Einde inhoudsopgave
Uitleveringswet
Artikel 40 [Aanhouding van de uit te leveren persoon]
Geldend
Geldend vanaf 01-10-2000
- Bronpublicatie:
11-05-2000, Stb. 2000, 205 (uitgifte: 23-05-2000, kamerstukken: 26697)
- Inwerkingtreding
01-10-2000
- Bronpublicatie inwerkingtreding:
13-06-2000, Stb. 2000, 272 (uitgifte: 01-01-2000, kamerstukken/regelingnummer: -)
- Overige regelgevende instantie(s)
Ministerie van Buitenlandse Zaken
- Vakgebied(en)
Internationaal strafrecht / Uitlevering en overlevering
1.
Indien zulks voor de toepassing van artikel 39, eerste of derde lid, noodzakelijk is, wordt de opgeëiste persoon op bevel van de daartoe door Onze Minister aangeschreven officier van justitie aangehouden voor ten hoogste drie dagen.

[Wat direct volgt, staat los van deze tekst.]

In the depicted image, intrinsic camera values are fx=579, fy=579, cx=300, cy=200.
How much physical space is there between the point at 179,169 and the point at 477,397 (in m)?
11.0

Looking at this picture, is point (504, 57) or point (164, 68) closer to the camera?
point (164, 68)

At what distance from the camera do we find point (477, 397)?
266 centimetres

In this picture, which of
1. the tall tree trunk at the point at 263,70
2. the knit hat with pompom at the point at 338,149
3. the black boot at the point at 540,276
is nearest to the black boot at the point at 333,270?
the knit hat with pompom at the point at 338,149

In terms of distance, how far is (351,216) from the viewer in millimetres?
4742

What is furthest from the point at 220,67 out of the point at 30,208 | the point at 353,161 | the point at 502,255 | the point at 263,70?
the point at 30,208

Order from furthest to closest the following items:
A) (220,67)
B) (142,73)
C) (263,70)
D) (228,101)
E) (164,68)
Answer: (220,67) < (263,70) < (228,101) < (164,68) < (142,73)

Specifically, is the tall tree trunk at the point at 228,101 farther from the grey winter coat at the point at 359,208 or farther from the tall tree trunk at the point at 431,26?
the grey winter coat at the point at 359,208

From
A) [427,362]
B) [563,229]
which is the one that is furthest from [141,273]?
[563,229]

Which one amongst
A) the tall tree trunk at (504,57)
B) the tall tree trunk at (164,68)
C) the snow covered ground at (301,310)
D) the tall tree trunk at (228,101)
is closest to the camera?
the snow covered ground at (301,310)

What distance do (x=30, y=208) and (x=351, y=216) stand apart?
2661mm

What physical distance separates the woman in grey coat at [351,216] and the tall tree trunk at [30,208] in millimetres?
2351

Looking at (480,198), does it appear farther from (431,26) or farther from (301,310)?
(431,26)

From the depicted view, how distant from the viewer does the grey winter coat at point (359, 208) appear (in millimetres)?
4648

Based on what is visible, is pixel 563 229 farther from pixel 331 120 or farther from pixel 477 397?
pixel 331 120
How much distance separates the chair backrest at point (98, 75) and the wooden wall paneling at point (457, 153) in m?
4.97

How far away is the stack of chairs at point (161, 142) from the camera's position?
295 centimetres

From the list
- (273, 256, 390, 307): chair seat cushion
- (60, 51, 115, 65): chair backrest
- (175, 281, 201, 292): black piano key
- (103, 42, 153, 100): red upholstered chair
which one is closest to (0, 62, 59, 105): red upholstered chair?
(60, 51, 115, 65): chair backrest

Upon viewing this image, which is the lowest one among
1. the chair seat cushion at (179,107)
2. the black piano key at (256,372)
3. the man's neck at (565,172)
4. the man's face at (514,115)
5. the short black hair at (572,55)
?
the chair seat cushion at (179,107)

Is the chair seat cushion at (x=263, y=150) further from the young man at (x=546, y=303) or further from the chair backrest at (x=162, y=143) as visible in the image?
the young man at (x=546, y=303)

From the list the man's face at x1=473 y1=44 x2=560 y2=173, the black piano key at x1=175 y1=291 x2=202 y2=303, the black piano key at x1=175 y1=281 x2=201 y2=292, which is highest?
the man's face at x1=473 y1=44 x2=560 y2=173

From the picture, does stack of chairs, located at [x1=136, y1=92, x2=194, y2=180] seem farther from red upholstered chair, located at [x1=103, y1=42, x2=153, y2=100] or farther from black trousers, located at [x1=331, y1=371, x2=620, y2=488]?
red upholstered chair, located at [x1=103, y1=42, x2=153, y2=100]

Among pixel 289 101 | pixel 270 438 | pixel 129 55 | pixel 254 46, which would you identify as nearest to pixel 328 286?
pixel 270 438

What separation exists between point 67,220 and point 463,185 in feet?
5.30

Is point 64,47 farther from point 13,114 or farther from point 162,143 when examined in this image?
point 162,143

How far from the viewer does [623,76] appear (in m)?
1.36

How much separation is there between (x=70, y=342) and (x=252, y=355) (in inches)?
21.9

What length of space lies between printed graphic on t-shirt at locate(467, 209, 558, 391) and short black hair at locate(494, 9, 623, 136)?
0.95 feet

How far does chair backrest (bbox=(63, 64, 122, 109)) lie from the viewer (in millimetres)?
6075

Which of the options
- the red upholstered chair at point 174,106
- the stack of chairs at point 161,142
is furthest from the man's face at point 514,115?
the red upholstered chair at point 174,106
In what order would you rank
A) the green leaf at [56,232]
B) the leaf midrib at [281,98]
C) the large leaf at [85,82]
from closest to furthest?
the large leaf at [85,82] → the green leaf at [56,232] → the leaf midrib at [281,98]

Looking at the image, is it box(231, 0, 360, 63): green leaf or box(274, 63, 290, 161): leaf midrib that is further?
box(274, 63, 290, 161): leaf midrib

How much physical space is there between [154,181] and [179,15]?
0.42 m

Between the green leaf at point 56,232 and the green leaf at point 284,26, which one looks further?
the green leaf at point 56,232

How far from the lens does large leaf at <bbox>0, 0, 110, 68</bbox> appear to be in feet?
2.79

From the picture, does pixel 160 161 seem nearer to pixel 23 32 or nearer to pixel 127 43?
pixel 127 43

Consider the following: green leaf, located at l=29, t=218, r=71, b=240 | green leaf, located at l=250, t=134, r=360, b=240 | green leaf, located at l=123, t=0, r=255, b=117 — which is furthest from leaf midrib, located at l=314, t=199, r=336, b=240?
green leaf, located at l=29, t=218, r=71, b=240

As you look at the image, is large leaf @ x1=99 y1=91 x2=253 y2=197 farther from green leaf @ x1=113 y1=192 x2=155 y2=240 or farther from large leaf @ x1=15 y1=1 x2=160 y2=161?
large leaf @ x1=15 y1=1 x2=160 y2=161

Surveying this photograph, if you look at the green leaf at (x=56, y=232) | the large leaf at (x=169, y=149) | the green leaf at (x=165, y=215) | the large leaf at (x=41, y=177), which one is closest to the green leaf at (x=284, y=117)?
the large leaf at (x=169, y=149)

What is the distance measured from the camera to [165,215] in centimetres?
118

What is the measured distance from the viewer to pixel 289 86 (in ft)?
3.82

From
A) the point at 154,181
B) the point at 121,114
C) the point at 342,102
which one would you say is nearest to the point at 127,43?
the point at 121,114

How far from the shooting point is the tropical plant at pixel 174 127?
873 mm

Indien de uitlevering niet binnen de termijn van drie dagen heeft kunnen plaatsvinden, kan het bevel tot aanhouding door de officier van justitie eenmaal voor ten hoogste drie dagen worden verlengd.
2.
Na verlenging van de in het eerste lid bedoelde termijn door de officier van justitie, kan deze uitsluitend op vordering van de officier van justitie door de rechtbank worden verlengd. Artikel 38, eerste en tweede lid, is van overeenkomstige toepassing.
3.
Een verlenging als bedoeld in het tweede lid kan alleen geschieden wanneer de uitlevering door bijzondere omstandigheden niet binnen de termijn van 6 dagen heeft kunnen plaatshebben.